Research indicates that two specific domains, resilience measures (such as backups) and identity and access management (IAM)—generate approximately 45% of the industry’s total climate impact.
Gérôme Billois, a partner in cybersecurity and digital trust at Wavestone, initiated a study to understand why cybersecurity was frequently absent including corporate sustainability conversations. He notes that security leaders significantly influence sustainability outcomes depending on how they architect security rules and infrastructure. The study aims and integrate CISOs into the sustainability process, identifying practical methods to reduce CO2 consumption without introducing new risks.
Billois is scheduled to present the full findings at the RSAC Conference in San Francisco.
Analyzing the Carbon Footprint of Defense
The Wavestone team conducted the study in two phases: an initial theoretical model followed by an on-site evaluation of more than 10 large enterprises and public organizations. By assessing live cybersecurity systems, the researchers identified specific areas of high consumption and potential reduction.
The results challenged several initial hypotheses. The team anticipated that encryption and company-issued devices might be primary drivers of emissions. However, consultation with cryptographers revealed that decades of optimizing encryption algorithms for performance and speed has naturally resulted in high energy efficiency. Consequently, modern cryptography has a relatively low CO2 impact.
Instead, the study identified resilience as the single largest environmental factor, accounting for approximately 29% of the cyber climate impact in the studied organizations. This category includes backup servers, redundant hardware, and other measures designed to ensure data availability and continuity.
Identity and access management (IAM) followed as the second largest contributor at 16%. While IAM might appear to be a lightweight system of databases and authentication protocols, two factors drive its high consumption:
System Complexity: Large organizations often operate multiple disjointed identity systems resulting from mergers, acquisitions, and legacy infrastructure.
Hardware Dependencies: The manufacturing and distribution of physical tokens, requiring plastics, electronics, and batteries—adds a substantial carbon cost.
Other activities with above-average environmental impact include event logging, security assessments, vulnerability scans, patch management, and contractor workstations. Notably, despite current industry attention, artificial intelligence (AI) did not register as a major contributor in this specific study. Billois observes that current AI deployments in security are typically low-impact tools, though this may change as adoption scales through 2026 and 2027.
Conversely, areas such as application security, email security, network segmentation, and data protection (including encryption) were found to have a lower carbon footprint.
Strategies for Sustainable Security
Organizations can implement targeted changes to reduce their carbon footprint while maintaining sturdy security postures.

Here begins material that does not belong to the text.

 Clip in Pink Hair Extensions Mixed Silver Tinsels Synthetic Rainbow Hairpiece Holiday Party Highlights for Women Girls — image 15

Optimizing Contractor Access One immediate policy adjustment involves the provisioning of hardware for third-party contractors. Rather than automatically issuing dedicated workstations, organizations can secure access by migrating to virtual desktop infrastructure (VDI), allowing contractors to use existing devices securely.

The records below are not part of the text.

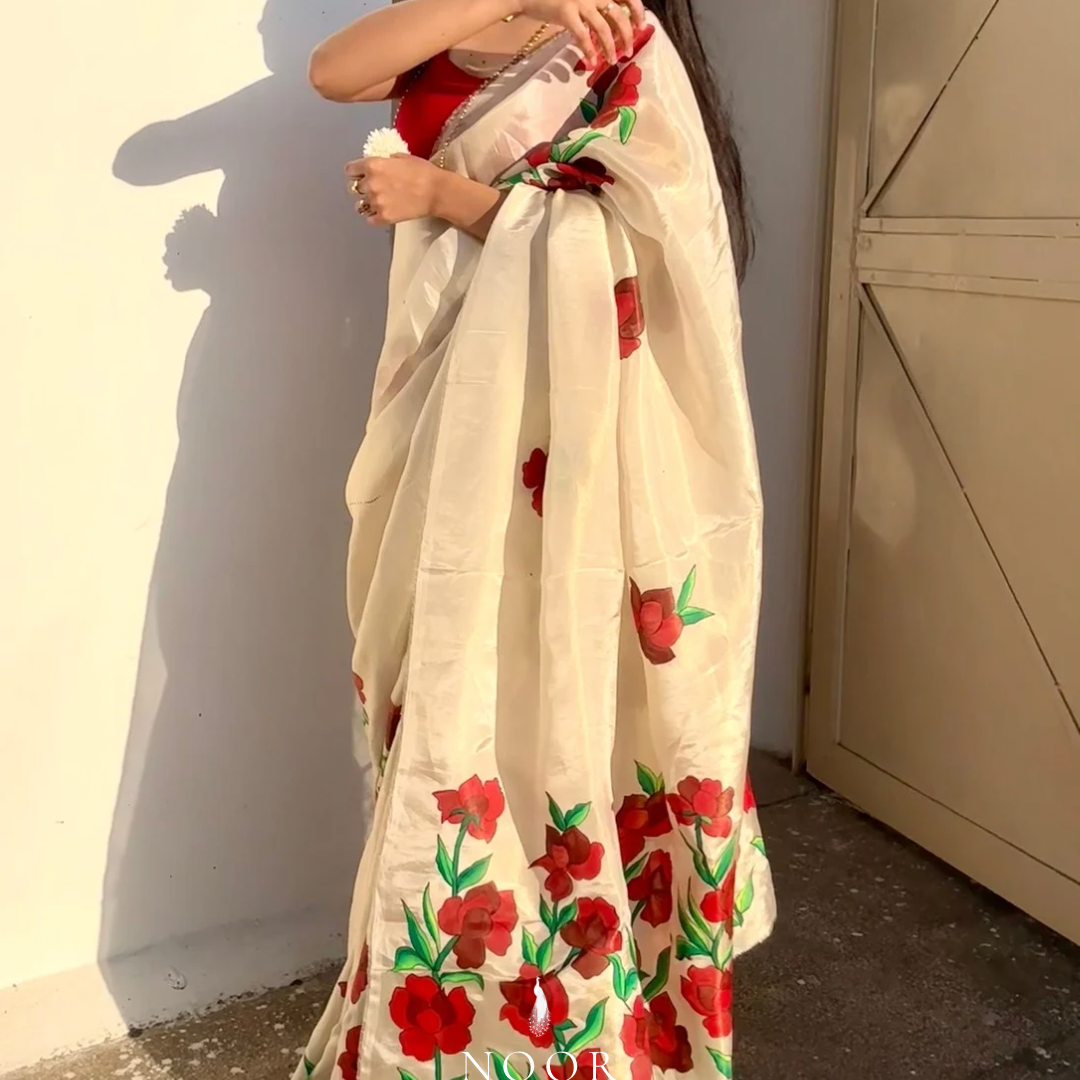 hand painted saree in tissue by noor by hansa, hand painted sarees
handpainted sarees
handpainted sari
hand painted saris
jaipur sarees
handcrafted saris
organza silk sarees
tissue sarees
tissue saris
organza silk saris
noorbyhansa
noor by hansa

Refining Log Management Logging practices often default to maximum retention, creating significant storage and energy costs. Billois suggests that teams revisit log collection strategies. By compressing data and adjusting retention periods to match actual legal and operational requirements, organizations can reduce infrastructure volume and emissions.

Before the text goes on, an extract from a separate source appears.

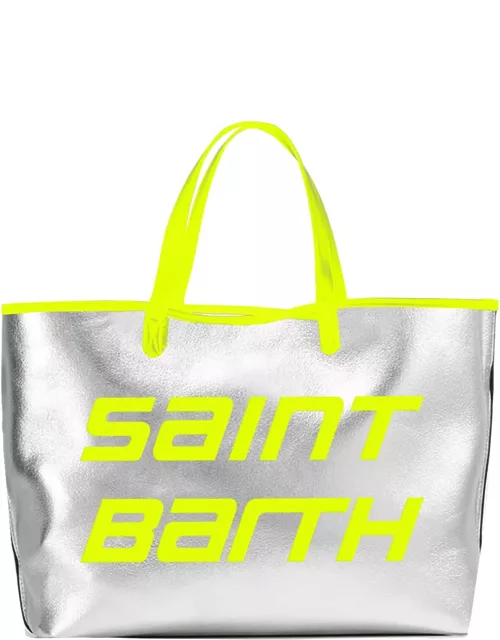 MC2 Saint Barth Silver Reflex Bag With Fluo Yellow Detail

Consolidating Identity Systems Addressing the fragmentation in IAM environments offers a dual benefit. Consolidating duplicate identity systems reduces the energy required to run them while simultaneously lowering costs and reducing the attack surface.
The Resilience Challenge Reducing the impact of the primary contributor, resilience—remains the most complex challenge. While some organizations can shift from underutilized physical infrastructure to more efficient virtualized backups, the core principle of resilience is redundancy. Eliminating redundancy to save energy often directly increases risk.
"You can reduce CO2 very easily: you stop buying two servers, or you stop having a duplicate of all your data," Billois explains. "But regarding risk, it's not a good idea. So for this one, we don't have a lot to do."
For security leaders, the goal is not to dismantle defenses for the sake of sustainability, but to identify inefficiencies where protection and environmental responsibility can coexist.